Following its review, the Department for Culture, Media and Sport has said the maximum stake on FOBTs should be reduced from from £100 down to £50, £30, £20 or £2. It has set out plans for a 12-week consultation to allow interested parties to make their case as to where the government should settle.
Presently, FOBTs allow punters to place bets of £100 every 20 seconds. They provide the largest source of revenues at some retail bookmakers, including Ladbrokes Coral (LCL), bid up 1p to 126.3p and William Hill (WMH), which ticks 2.7% higher to 259.4p.
FOBTs also generate significant income for Paddy Power Betfair (PPB), failing to join in the rally and off 5p at £76 in early dealings.
As the Financial Times reminds readers, only last month, analysts at Barclays forecast that if the maximum stake was reduced to a paltry £2, Ladbrokes Coral would lose £437m in annual sales from FOBTs, William Hill would kiss goodbye to £288m in annual revenues and Paddy Power Betfair would lose £60m.
Canaccord Genuity’s Davies continues: ‘As we expected, the government fudged its decision on the Triennial Review into stakes/prizes for B2 machines and announced a further 12 week consultation which will run to January 23rd.
The only commitment is that maximum stakes will be reduced from £100 to one of four options: £2, £20, £30 and £50. The government will also look at a range of "social responsibility" measures across all gaming machines, improved player protection in online gaming and a "package of measures on gambling advertising", all of which are aimed at providing protection for problem (or vulnerable) gamblers.’
But as Davies explains, ‘we still think that a £20 maximum stake is significantly the most likely outcome. And it is one which we believe would be greeted favourably by investors, given the weak share price performances of Ladbrokes and William Hill over the past year.’
Since a £20 maximum stake would have a far more benign impact on earnings for the pair than a £2 maximum stake, Davies views this turn of events ‘as a positive outcome for the industry, given the alternatives. Implementation is now likely in 2019, giving Ladbrokes Coral and William Hill another year of Retail cash flows driving down leverage, so we do not view the dividend of either company as being at risk, and they both offer attractive yields.'
The government has also asked the Gambling Commission to look at whether the 'spin speed' on FOBT games such as roulette should be increased from the current 20 seconds per bet. There will also be a 'package of measures taking effect to strengthen protections around online gambling and gambling advertising' to help protect children.
A further boon for the industry is that there’ll be no review of densities of machines in betting shops, and while it refers to a potential review of spin speeds, this is certainly not an area that has been highlighted.

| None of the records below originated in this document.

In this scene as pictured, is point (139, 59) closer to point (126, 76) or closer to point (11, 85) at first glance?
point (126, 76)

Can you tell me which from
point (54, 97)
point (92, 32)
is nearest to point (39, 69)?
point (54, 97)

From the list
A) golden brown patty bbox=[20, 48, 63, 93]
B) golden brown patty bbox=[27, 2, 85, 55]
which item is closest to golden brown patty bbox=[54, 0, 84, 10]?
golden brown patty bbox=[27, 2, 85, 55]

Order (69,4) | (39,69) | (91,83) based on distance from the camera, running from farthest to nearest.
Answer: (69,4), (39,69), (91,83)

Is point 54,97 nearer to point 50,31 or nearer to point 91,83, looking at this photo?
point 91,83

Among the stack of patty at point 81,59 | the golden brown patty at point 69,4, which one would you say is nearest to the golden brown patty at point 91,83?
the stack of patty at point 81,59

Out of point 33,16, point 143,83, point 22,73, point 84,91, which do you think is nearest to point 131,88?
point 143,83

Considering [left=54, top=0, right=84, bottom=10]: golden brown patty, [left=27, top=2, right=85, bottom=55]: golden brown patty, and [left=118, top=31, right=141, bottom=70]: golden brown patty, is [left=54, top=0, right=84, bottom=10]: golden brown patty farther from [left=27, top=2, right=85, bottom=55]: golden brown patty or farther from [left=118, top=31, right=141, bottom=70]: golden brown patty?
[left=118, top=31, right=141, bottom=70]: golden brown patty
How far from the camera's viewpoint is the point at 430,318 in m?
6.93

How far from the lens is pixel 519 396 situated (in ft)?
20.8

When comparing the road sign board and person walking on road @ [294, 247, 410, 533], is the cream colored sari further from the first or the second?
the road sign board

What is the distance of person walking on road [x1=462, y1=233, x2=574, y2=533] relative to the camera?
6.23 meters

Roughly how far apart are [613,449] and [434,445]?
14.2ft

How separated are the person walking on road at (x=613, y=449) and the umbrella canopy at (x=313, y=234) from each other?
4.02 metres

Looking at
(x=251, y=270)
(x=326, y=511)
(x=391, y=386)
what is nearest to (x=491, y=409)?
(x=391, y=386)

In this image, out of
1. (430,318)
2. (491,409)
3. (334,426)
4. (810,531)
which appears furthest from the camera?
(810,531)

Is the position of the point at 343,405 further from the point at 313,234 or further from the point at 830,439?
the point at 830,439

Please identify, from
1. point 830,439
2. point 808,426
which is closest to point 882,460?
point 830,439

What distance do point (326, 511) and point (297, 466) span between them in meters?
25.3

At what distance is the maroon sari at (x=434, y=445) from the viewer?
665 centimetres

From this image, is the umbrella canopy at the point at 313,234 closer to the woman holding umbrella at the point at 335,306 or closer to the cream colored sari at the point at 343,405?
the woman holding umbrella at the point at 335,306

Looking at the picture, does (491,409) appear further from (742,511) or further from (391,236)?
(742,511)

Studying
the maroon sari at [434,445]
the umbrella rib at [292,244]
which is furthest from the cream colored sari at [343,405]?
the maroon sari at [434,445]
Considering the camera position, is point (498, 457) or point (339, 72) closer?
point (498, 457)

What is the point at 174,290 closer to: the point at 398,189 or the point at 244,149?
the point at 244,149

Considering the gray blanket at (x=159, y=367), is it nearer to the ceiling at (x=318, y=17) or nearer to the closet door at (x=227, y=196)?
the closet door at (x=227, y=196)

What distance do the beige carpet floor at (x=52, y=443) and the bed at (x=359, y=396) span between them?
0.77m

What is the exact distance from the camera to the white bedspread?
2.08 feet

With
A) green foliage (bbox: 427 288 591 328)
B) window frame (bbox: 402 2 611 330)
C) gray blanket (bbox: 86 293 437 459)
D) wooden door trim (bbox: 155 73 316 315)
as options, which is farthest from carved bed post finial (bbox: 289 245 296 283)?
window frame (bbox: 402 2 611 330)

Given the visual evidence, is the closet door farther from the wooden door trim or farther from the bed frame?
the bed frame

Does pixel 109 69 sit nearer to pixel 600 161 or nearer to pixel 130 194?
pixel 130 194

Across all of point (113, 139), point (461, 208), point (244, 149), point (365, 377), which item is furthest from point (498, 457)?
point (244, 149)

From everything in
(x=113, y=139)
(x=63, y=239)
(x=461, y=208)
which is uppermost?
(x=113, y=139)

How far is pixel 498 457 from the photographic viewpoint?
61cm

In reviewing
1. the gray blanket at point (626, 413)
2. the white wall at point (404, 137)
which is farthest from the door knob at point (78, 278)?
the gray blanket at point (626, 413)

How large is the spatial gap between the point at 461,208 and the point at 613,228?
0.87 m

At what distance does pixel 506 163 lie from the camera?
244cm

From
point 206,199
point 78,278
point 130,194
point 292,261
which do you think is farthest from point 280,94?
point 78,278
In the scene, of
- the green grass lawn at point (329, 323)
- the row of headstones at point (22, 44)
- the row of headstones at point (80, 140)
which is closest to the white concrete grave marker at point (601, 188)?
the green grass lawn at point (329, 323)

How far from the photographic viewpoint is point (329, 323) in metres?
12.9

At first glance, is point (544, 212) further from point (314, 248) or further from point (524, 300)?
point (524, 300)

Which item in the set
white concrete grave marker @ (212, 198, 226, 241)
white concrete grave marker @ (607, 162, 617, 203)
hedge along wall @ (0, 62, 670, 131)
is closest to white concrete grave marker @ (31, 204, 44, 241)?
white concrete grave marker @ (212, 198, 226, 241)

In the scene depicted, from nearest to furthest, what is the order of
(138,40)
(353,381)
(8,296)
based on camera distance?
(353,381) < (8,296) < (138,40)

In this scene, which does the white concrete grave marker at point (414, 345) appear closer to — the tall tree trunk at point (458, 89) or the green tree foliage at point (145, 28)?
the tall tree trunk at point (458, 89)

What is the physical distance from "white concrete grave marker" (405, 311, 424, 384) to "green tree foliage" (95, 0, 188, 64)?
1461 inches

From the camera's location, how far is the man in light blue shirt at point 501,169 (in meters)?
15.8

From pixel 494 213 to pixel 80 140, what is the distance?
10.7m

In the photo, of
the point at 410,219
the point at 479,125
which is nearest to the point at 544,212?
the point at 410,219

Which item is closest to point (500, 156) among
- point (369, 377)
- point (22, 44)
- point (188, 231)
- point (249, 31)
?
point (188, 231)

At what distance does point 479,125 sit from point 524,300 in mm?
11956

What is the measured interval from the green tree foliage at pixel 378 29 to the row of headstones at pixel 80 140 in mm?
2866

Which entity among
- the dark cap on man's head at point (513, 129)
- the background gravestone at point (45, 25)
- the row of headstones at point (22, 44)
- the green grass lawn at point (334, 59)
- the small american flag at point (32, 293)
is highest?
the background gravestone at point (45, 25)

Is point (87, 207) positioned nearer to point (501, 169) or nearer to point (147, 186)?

‘Government has also rejected calls for a relaxation of regulations on other machines - so no rise in machine densities for casinos, which removes a potential positive for Rank (RNK)’, says Davies, though shares in the latter name are unruffled this morning, improving 1.9p to 234p.
Significantly, the Canaccord Genuity scribe also sees a final decision on the Review as ‘sparking a second wave of industry consolidation in which Ladbrokes Coral and William Hill look like inevitable participants.’
Ladbrokes Coral remains Canaccord Genuity’s ‘preferred play, on valuation grounds', the broker having a 165p target price for the company.